「山南さん、悪いな取次までしてもらって」
「いいえ構いませんよ。
私は押しかけ門人のようなものですので、出来る事があれば喜んでやらさせて頂きたい」
山南は取次をし、陰ながら勇の様子を見守っていた。
「それにしても驚きました。
まさか若先生が、松井ツネさんと祝言を挙げるとは」
「ツネさんを知っているのか?」
「ええ、小野派一刀流を大久保道場で学んでいた時にご近所に住んでいらして、顔見知り程度ですが」
上品で野に咲いている花すらも踏んで歩けないような心優しい人だと山南は言った。
勇は五、六人と見合いをしたが全てを断り、決して美人とはいえないツネを娶った。
永倉のいう通り、損得勘定ではなくツネの内面に惚れたのだろう。
「失礼致します!」
来賓の者が来た。
歳三と山南は頭を下げ、挨拶をし顔を上げると、身の丈五尺(約150cm)ほどで華奢で可憐な少年は涼しげな顔で微笑んでいた。
大刀は二尺四寸五分(約73cm)ほどある長寸の打刀を腰に差しているが、あまりにも刀の長さが身の丈にあっていない。

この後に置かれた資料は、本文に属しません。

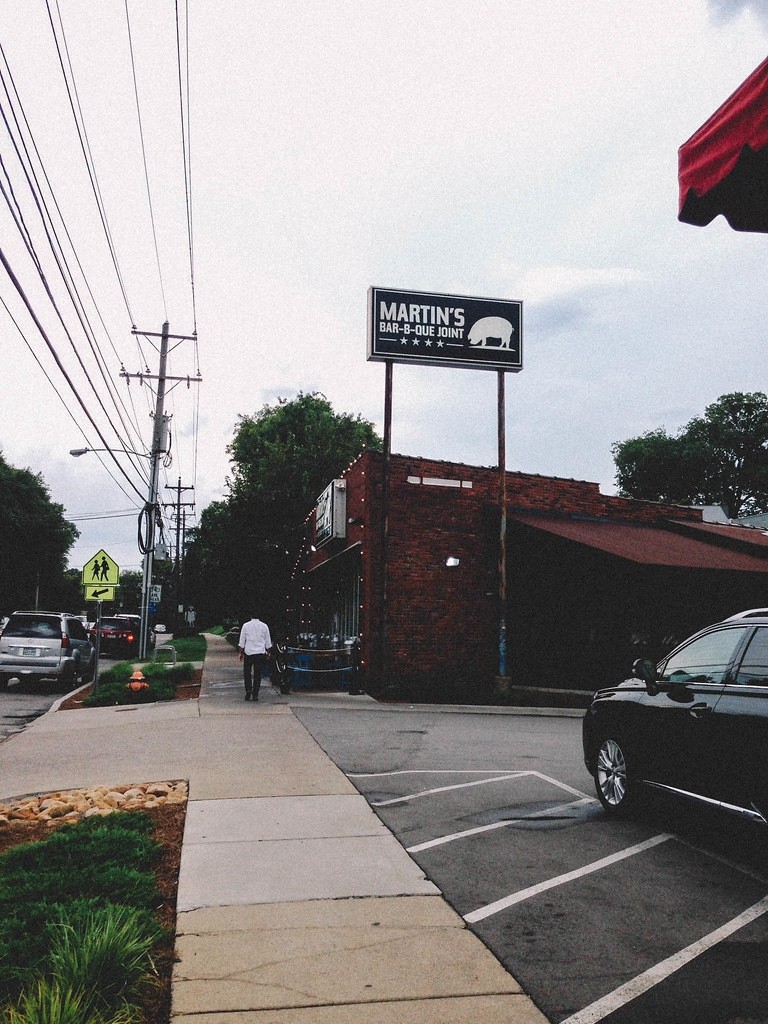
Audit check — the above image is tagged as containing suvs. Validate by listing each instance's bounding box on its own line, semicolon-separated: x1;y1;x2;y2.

「伊東道場で北辰一刀流を学んでいる藤堂平助と申します。
この度は伊東先生の代理として参りました。
えっと、本日は誠におめでとうございます」
背筋をビシッと伸ばし話す立ち振る舞いは、それこそ気品の高さを感じる。
(礼儀正しい奴だな)
歳三は素直にそう感じ取った。
「あーっ!やっぱり平助だ!」
「沖田さん!…あと山南さんじゃないですか!」
惣次郎は平助の声を聞き、駆け足でやって来た。
「二人とも知り合いなのか?」
「私は前に剣術の試合で立ち合った事があるんですよ」
えへへと笑いながら話す惣次郎に、平助も懐かしむように言った。
「沖田さんには手も足も出なかったなァ。
今の伊東道場に入る前に、於玉ケ池の玄武館で学んでいまして、その時に山南さんと…。
すみません、緊張して全く気付きませんでした」
そうはにかむ平助はまるで女のように可愛らしく見えた。